The Ogallala region is part of the historical range of many important wildlife species, such as the American bison (Bison bison L.), white-tailed deer (Odocoileus virginianus Zimmermann), pronghorn antelope (Antilocarpa americana Ord), elk (Cervus canadensis Erxleben), black-tailed prairie dogs (Cynomys ludovicianus Ord), greater prairie-chicken (Tympanuchus cupido L.), lesser prairie-chicken (Tympanuchus pallidicinctus Ridgway), northern bobwhite (Colinus virginianus L.), various ground nesting songbirds, and pollinators (Harrington and Harman 1995; Knopf and Samson 1995; Johnsgard 2009; Hanberry et al. 2021). Across the Great Plains region, it is estimated that as much as 70% of the rangeland systems have been lost (Samson et al. 2004), leading to landscapes that are greatly diminished, fragmented, and genetically disconnected (Johnson 2001). Lesser prairie-chickens, for example, have seen their distribution diminished by more than 90% in the past century (Fuhlendorf et al. 2002), with woody plant encroachment on remaining habitat fragments becoming an increasing issue (Coppedge et al. 2001a).
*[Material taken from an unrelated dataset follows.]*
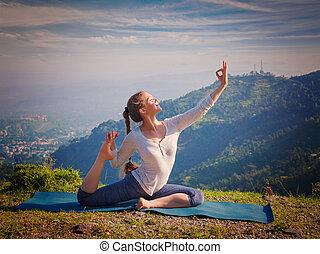 Yoga outdoors - young sporty fit woman doing stretching yoga asana Eka pada rajakapotasana - one-legged king pigeon pose in Himalayas mountains, India. Vintage retro effect filtered hipster style image.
Recent research suggests that black-tailed prairie dogs may have had a key role in the reduction of woody species growth on rangelands (Hale et al. 2020), further underscoring the connectedness of various trophic levels and ecological processes. Furthermore, reductions in baseflow of streams due to draw-down of groundwater have negative implications for the health of streams and fisheries habitat in the Great Plains (Falke et al. 2011; Perkin et al. 2015)
Given the characteristic frequent droughts, along with little surface water, this area became known early on as the “Great American Desert” (Egan 2006; Opie et al. 2018) and was relegated to livestock use where surface water was available. From 1870 to 1880, farmers were enticed to the region through free land grants promised by the Homestead Act of 1862 (Dennehy et al. 2002; Augustine et al. 2021) and the Enlarged Homestead Act of 1909 (Holechek et al. 1998). This led to a boom-bust dryland farming system that expanded during favorable years and crashed in the drought years, resulting in a constant ebb and flow of human immigration and emigration (Dennehy et al. 2002; Opie et al. 2018; Augustine et al. 2021). An uncharacteristically wet period from 1878 to 1887 led to an influx of settlers under the sensationalist claim that “rain follows the plow.” Yet many of them went bankrupt and left once the rains stopped (Dennehy et al. 2002; Opie et al. 2018). The most well-known consequence of the dryland farming era was the Dust Bowl of the 1930s, which led to widespread soil loss and the creation of the Soil Erosion Service (now called the Natural Resources Conservation Service) (Holecheck, J.L., 1981), bringing the potential of drought resistance through irrigation and crop/soil stability to the forefront of discussion (Opie et al. 2018).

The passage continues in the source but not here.